EXCERPTED TEXT:
However, this was not what Regiomontanus, Toscanelli, and Alberti were after. A few miles' difference (between 23°28' and 23°30') was in itself completely unimportant to Toscanelli. Instead, he, Alberti, and Regiomontanus were interested in the change in the sun's declination. A copy of that change can be seen in Needham's graph, by kind permission of Cambridge University Press. It shows the change in the sun's declination from 2000
B.C.
to the present day, determined by Greek and Chinese astronomers for the earlier measurements and by European astronomers for the later ones, ending with Cassini.

From this graph, we can see that Toscanelli's figure—23°30'—was recorded by the great Islamic astronomer Ulugh Begh also used 23°30' in his massive study completed in Samarkand in 1421—some fifty years before Toscanelli's measurement. (Regiomontanus's figure of 23°28' was determined by Cassini two hundred years after Toscanelli, so it would have been inaccurate had Regiomontanus used it.)

This is not some mathematical quibble. If the sun circled the earth, there would be no change in declination. A recognition of the change—the flatter the earth's trajectory, the smaller the declination—is tantamount to recognition that the earth revolves around the sun in an ellipse.

ASSIGNMENT A:
Rewrite the paragraph of the passage on the sun's declination that begins "This is not some mathematical quibble" in fewer words, keeping its main facts.
ASSIGNMENT B:
From the passage on the sun's declination, reproduce word for word the part that opens with the words containing "to the present" and closes with "Regiomontanus used it.)".
ASSIGNMENT C:
Pick up the passage on the sun's declination after its last sentence and continue it.

THE DATA:
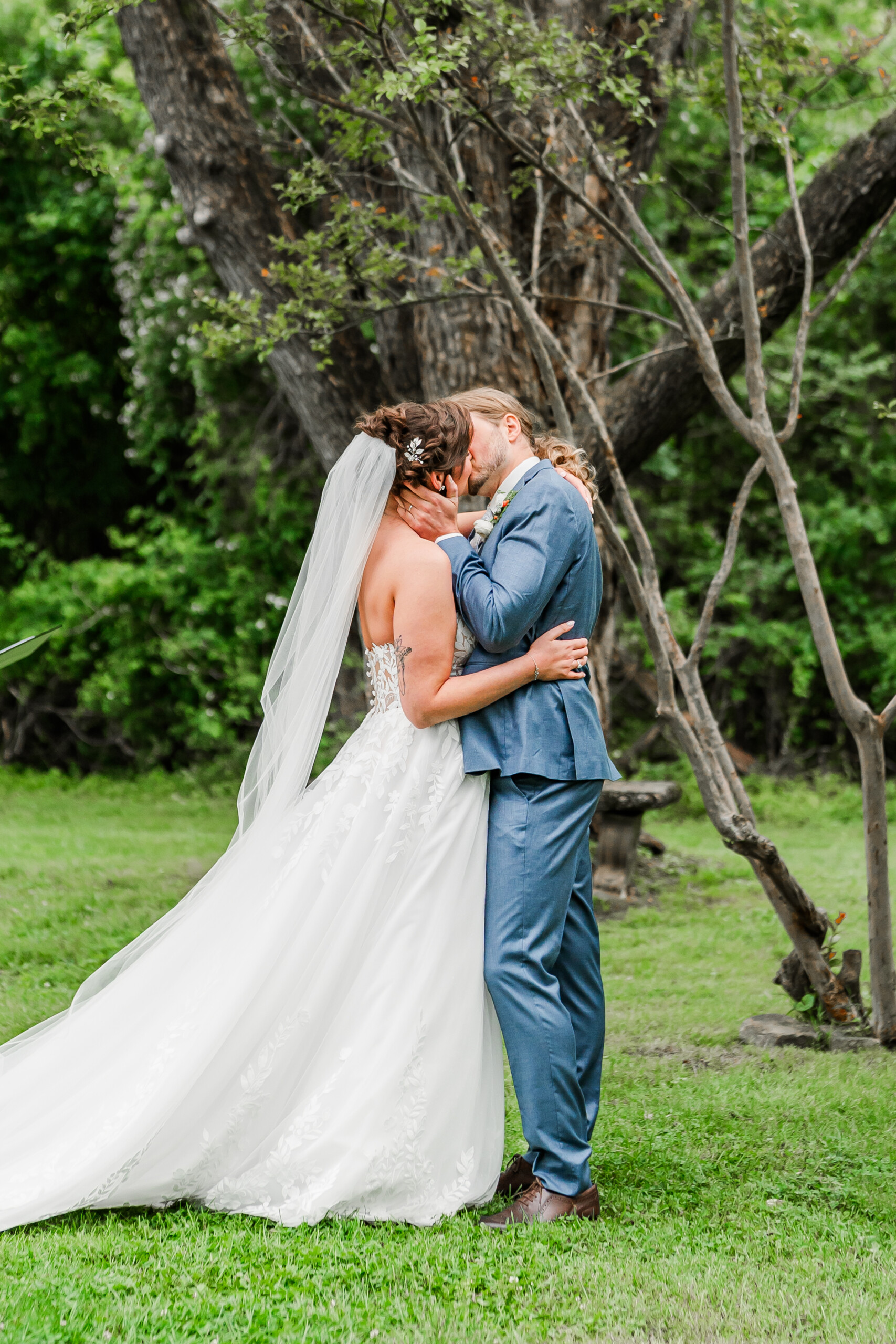 McCoy Farm & Gardens Wedding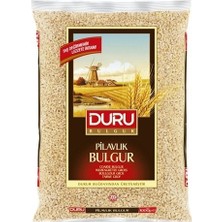 Duru Bakliyat Duru Pilavlık Bulgur 1 kg x 4'lü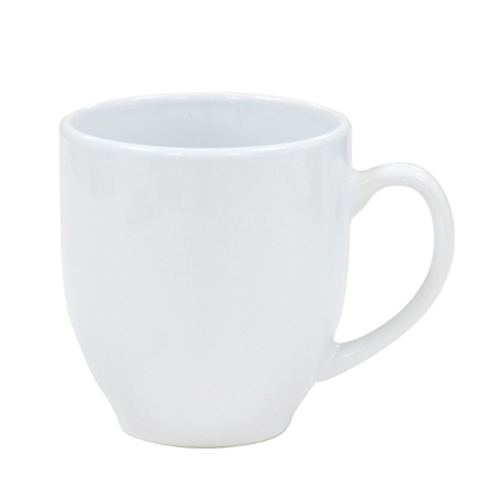 Broadway Mug White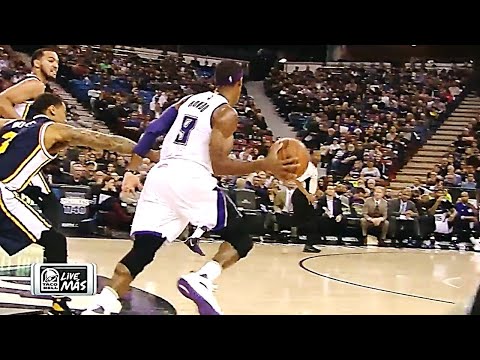 How Rajon Rondo Dominated with Assists in the 2015-16 NBA Season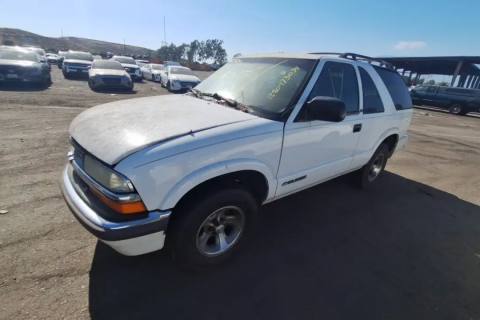 Photo of 2001 Chevrolet Blazer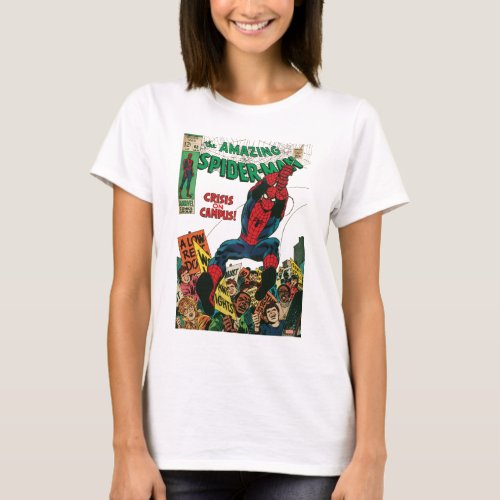 The Amazing Spider_Man Comic 68 T_Shirt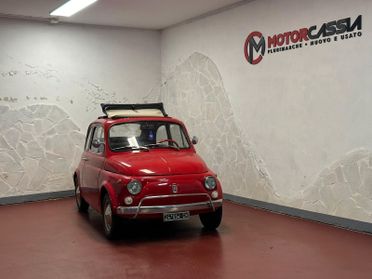 Fiat 500 Auto d'epoca 1971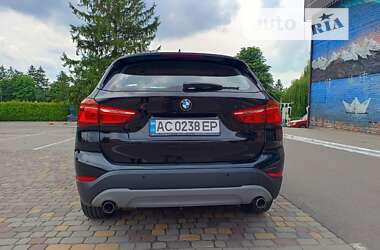 Позашляховик / Кросовер BMW X1 2016 в Луцьку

RESPONSE BOX A:
The point is not trivial. If the sun circled the earth, its declination would not change. Recognizing the change, in which a flatter trajectory of the earth means a smaller declination, amounts to recognizing that the earth revolves around the sun in an ellipse.

RESPONSE BOX B:
to the present day, determined by Greek and Chinese astronomers for the earlier measurements and by European astronomers for the later ones, ending with Cassini.

From this graph, we can see that Toscanelli's figure—23°30'—was recorded by the great Islamic astronomer Ulugh Begh also used 23°30' in his massive study completed in Samarkand in 1421—some fifty years before Toscanelli's measurement. (Regiomontanus's figure of 23°28' was determined by Cassini two hundred years after Toscanelli, so it would have been inaccurate had Regiomontanus used it.)

RESPONSE BOX C:
Their obsession with measuring the change in declination is evidence that Toscanelli, Alberti, and Regiomontanus understood that Aristotle and Ptolomy, who believed the sun revolved in a circle around the earth, were wrong. Consequently, Europeans who followed Toscanelli and Regiomontanus were basing their astronomy on a Chinese, rather than a Greek, foundation. This foundation also enabled Regiomontanus to produce tables to determine latitude in different parts of the world, which he published in 1474. Columbus and Vespucci used them, as described in chapter 21.

The exercises at Santa Maria del Fiore could be duplicated to observe the movement of the moon and produce equations of time of the moon. These, in turn, could be used in combination with the positions of stars to determine longitude (see chapter 4). Regiomontanus produced such tables, and Columbus and Vespucci used them to calculate longitude in the New World. Dias used them to determine the latitude of the Cape of Good Hope.

Each of the instruments Toscanelli used in his observations at Santa Maria del Fiore—camera obscura, gnomon, and clock—was used by Zheng He's navigators, as were the instruments Toscanelli used to determine the passage of the 1456 comet—Jacob's staff, clock, and torquetum. All of Toscanelli's discoveries—declination of the sun, obliquity of the ecliptic, passage of comets, ephemeris tables of the stars and planets—were contained in the 1408
Shoushi
astronomical calendar presented to the pope. They were copied and published in Europe by Regiomontanus in 1474.

In his letter to Columbus, Toscanelli said he had received “the most copious and good and true information from distinguished men of great learning who have come here in the Court of Rome [Florence] from the said parts [China].” In his letter to Canon Martins, Toscanelli described his long conversation with the ambassador from China who had visited the pope, and he cited the “many scholars, philosophers, astronomers and other men skilled in the natural sciences” who then governed China.

In my submission, Toscanelli must have obtained his copious new knowledge of astronomy from the “distinguished men of great learning” who had arrived in Florence from China.

Res ipsa loquitur!
“The thing speaks for itself.”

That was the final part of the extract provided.